» Short exercise:
Reproduce the records below word for word, everything from the line containing "Examining the picture before" down to the line containing "0.27 meters", with both of those lines included.
======== Extracted information
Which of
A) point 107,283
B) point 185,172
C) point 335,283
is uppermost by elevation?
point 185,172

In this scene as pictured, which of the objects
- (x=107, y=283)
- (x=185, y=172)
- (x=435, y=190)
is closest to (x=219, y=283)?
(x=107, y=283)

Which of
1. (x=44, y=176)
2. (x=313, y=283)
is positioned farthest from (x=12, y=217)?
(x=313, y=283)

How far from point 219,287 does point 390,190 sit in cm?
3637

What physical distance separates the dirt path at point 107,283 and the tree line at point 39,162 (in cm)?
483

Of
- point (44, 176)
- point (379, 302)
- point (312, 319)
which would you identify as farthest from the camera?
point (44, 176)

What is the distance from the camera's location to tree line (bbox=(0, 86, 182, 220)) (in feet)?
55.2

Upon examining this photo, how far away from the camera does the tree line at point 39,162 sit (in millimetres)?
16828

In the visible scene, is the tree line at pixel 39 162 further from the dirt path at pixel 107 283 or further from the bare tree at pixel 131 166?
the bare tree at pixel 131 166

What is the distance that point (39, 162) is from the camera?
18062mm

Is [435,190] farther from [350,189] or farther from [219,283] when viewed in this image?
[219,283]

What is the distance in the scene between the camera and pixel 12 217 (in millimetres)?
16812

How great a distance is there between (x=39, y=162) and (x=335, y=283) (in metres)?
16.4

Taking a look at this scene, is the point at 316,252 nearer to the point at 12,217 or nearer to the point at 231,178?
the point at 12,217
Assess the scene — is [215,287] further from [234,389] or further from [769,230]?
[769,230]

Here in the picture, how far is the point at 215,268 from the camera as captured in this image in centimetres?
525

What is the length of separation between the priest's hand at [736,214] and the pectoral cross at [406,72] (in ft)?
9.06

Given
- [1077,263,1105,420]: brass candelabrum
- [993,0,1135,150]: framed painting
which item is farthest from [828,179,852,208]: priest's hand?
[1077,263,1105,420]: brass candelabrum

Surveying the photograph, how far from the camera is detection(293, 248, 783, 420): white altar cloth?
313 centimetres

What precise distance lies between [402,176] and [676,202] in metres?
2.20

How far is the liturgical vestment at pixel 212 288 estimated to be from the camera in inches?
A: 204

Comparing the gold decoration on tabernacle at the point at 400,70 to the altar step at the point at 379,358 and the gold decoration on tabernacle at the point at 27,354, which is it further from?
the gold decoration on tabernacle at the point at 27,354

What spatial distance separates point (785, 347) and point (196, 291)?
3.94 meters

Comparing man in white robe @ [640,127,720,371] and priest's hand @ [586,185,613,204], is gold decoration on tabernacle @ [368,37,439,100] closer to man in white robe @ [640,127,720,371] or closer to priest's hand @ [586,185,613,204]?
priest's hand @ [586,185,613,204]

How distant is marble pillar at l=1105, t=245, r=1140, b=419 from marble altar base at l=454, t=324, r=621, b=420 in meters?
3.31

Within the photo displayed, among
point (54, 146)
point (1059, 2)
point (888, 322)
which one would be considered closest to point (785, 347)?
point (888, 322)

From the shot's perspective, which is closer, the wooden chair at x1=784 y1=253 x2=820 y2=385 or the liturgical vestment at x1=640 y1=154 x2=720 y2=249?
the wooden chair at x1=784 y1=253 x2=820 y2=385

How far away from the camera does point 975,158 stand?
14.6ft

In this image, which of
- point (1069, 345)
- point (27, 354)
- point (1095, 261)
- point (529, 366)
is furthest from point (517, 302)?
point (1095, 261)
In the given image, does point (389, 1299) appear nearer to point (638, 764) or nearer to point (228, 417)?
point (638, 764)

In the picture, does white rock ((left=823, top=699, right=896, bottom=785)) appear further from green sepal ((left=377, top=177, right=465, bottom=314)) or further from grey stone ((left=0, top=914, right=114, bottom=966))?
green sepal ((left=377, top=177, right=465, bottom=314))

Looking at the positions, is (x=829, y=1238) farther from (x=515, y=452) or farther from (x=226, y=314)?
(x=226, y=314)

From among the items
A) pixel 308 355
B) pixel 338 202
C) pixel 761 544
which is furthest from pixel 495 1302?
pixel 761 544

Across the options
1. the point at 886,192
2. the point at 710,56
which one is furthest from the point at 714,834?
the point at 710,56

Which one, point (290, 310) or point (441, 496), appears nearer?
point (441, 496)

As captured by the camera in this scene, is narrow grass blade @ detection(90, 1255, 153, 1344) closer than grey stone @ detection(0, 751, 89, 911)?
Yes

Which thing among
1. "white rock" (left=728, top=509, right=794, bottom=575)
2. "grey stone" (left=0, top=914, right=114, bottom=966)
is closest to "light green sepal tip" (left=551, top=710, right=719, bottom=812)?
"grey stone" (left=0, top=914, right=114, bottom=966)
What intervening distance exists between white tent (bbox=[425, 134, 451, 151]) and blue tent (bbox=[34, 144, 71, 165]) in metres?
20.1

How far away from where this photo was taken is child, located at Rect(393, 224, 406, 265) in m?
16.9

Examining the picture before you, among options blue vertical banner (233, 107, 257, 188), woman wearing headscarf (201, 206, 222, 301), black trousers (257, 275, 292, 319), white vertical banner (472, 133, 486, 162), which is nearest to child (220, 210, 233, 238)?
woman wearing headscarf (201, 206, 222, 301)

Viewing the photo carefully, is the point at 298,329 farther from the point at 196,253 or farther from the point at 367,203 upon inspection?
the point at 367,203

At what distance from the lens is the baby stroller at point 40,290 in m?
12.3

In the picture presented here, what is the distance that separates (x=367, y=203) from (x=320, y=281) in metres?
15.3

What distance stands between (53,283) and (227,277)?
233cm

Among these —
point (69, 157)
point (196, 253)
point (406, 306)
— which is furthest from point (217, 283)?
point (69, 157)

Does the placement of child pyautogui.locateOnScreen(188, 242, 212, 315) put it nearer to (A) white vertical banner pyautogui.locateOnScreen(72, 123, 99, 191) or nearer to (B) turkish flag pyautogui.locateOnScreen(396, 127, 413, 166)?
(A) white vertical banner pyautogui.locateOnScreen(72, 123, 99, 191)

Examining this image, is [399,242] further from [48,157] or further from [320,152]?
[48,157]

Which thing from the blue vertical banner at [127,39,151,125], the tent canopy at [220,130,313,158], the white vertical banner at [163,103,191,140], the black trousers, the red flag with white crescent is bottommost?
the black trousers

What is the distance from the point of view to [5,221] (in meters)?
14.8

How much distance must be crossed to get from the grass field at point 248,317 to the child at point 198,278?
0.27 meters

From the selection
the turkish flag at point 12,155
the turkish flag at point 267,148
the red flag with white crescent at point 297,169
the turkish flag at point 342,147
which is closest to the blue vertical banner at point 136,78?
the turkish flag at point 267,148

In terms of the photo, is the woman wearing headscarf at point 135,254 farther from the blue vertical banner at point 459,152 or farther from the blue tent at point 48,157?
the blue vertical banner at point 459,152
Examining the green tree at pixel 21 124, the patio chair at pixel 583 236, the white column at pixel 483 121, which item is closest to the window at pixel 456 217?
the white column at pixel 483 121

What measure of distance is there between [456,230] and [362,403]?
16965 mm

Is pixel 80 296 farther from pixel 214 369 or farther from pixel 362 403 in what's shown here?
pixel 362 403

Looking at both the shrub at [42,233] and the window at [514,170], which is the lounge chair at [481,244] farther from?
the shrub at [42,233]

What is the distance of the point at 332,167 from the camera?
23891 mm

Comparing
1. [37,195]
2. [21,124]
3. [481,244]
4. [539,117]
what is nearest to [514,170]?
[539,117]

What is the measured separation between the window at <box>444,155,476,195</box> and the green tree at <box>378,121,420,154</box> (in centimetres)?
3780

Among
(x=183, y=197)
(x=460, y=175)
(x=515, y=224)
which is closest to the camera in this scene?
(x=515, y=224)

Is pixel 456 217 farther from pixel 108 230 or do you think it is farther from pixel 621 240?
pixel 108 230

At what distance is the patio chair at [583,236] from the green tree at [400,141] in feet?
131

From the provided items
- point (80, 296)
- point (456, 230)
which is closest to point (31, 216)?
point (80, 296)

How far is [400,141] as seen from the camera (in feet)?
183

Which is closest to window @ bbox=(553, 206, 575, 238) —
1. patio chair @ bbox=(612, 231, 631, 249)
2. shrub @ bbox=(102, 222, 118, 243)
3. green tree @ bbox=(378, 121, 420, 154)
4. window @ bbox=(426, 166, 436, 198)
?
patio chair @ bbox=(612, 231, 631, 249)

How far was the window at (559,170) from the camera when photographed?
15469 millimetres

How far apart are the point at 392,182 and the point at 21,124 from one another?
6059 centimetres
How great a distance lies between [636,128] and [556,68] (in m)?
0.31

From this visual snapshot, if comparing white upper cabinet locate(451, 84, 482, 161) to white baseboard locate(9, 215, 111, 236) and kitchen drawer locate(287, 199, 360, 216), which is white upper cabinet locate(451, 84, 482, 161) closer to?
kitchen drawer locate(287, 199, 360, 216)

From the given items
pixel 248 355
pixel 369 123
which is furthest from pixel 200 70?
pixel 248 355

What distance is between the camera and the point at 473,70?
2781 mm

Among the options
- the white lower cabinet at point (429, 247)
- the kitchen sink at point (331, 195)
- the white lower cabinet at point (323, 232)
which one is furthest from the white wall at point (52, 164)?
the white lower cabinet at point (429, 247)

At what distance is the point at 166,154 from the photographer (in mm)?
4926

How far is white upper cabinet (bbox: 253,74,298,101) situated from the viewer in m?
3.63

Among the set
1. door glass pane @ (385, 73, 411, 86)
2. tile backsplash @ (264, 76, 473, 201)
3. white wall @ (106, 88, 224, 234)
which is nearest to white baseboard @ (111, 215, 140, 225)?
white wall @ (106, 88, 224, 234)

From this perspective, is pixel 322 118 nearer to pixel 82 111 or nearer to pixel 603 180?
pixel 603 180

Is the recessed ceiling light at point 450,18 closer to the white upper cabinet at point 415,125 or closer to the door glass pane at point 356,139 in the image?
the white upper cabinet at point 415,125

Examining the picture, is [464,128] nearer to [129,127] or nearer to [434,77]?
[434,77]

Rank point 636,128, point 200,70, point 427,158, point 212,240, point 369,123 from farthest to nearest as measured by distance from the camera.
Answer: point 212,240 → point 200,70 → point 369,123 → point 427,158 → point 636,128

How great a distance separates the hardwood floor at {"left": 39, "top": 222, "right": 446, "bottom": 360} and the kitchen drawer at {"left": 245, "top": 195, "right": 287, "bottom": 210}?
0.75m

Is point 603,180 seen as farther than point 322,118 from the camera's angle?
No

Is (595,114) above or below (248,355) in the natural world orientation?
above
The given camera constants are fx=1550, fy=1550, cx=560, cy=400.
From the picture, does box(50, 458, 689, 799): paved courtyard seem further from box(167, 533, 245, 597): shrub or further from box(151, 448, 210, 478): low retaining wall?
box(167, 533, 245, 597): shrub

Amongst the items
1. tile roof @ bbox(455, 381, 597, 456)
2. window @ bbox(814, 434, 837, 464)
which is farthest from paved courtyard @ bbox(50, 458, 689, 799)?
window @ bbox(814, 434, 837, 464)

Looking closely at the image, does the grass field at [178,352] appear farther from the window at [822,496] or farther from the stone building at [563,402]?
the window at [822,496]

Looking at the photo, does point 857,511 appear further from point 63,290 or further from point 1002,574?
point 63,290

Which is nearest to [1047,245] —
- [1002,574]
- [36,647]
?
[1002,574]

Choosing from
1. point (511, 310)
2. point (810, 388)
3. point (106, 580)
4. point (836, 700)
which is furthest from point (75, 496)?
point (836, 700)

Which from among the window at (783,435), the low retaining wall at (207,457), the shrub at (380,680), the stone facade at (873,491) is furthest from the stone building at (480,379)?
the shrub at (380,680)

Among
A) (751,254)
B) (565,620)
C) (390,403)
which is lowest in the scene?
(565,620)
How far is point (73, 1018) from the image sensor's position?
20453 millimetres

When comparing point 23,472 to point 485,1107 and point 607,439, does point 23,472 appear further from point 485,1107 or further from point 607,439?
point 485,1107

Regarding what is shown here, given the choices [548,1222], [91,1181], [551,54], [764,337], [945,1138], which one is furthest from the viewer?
================
» Written response:
Examining the picture before you, among options blue vertical banner (233, 107, 257, 188), woman wearing headscarf (201, 206, 222, 301), black trousers (257, 275, 292, 319), white vertical banner (472, 133, 486, 162), which is nearest to child (220, 210, 233, 238)?
woman wearing headscarf (201, 206, 222, 301)

Viewing the photo carefully, is the point at 298,329 farther from the point at 196,253 or farther from the point at 367,203 upon inspection?
the point at 367,203

At what distance from the lens is the baby stroller at point 40,290 in m?
12.3

In the picture presented here, what is the distance that separates (x=367, y=203) from (x=320, y=281) in metres?
15.3

What distance stands between (53,283) and (227,277)?
233cm

Among these —
point (69, 157)
point (196, 253)
point (406, 306)
— which is furthest from point (217, 283)?
point (69, 157)

Does the placement of child pyautogui.locateOnScreen(188, 242, 212, 315) put it nearer to (A) white vertical banner pyautogui.locateOnScreen(72, 123, 99, 191) or nearer to (B) turkish flag pyautogui.locateOnScreen(396, 127, 413, 166)?
(A) white vertical banner pyautogui.locateOnScreen(72, 123, 99, 191)

Examining this image, is [399,242] further from [48,157] or further from [320,152]?
[48,157]

Which thing from the blue vertical banner at [127,39,151,125], the tent canopy at [220,130,313,158], the white vertical banner at [163,103,191,140], the black trousers, the red flag with white crescent is bottommost?
the black trousers

What is the distance from the point of view to [5,221] (in meters)?
14.8

How much distance must be crossed to get from the grass field at point 248,317 to the child at point 198,278?
0.27 meters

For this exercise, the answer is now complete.